To be able to complete her framework, Michelle upskilled her English and Maths to ensure that she had all the skills she needed to progress. She has now become a Registered Care Manager and hopes to continue her learning journey with an Institute of Management Higher Apprenticeship.

“Soon after starting with Awelon Healthcare I knew I had found my niche and passion,” said Michelle. “It can be very challenging work at times but also very rewarding.

“It doesn’t seem like work to me because I enjoy my job so much. I love the interaction with the service users and watching how they progress with us.

“It was Yvonne’s enthusiasm and support that spurred me to do my Higher Apprenticeship and I am very proud of what I have achieved. Completing the qualifications has changed my life in so many ways.”

Michelle hopes her story will inspire other women who have escaped abusive relationships and has this advice for them: “Take each day as it comes, set yourself small goals and believe in yourself.

“When I left my ex-husband, I had lost all my confidence and self-esteem, which made me feel a useless person and mother. Now I am proud to have a job that I love, I have achieved qualifications and I am a role model to my sons who are all doing well.

“It feels like my old life was a dream because of how far I have come. I have shown that anything is possible if you believe in yourself.”

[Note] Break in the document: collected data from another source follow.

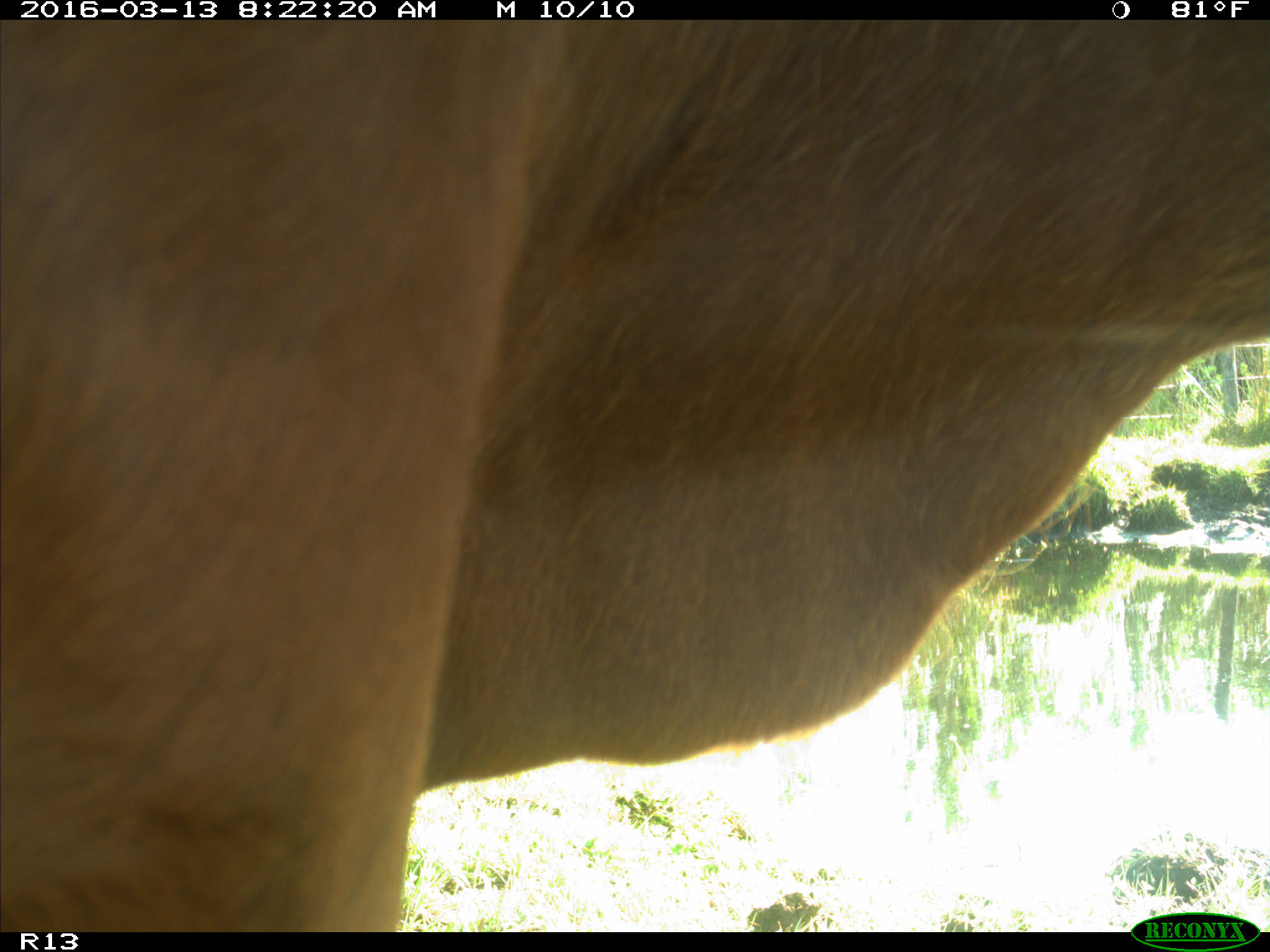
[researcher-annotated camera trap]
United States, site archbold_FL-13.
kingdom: Animalia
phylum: Chordata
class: Mammalia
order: Artiodactyla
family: Bovidae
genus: Bos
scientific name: Bos taurus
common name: domestic cow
Bos taurus (domestic cow).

Yvonne praised Michelle’s commitment to continuous learning, her leadership skills and her dedication. “She is committed not only to her qualifications and personal development, but also to the organisation she works for, her colleagues and the people she supports.

“The wellbeing and quality of life of the people she supports are at the forefront of everything she does.”

Humie Webbe, Apprenticeships Strategic Equality and Diversity Lead at the National Training Federation for Wales (NTfW), congratulated Michelle on her inspirational learning journey.

“Michelle’s story shows what can be achieved through determination and appropriate support,” said Humie. “Our vision is to create a learning environment where everyone has the chance to go as far as their talent and hard work will allow, regardless of background.

“We want to ensure that apprenticeships are perceived to be for all and that barriers to participation are removed.”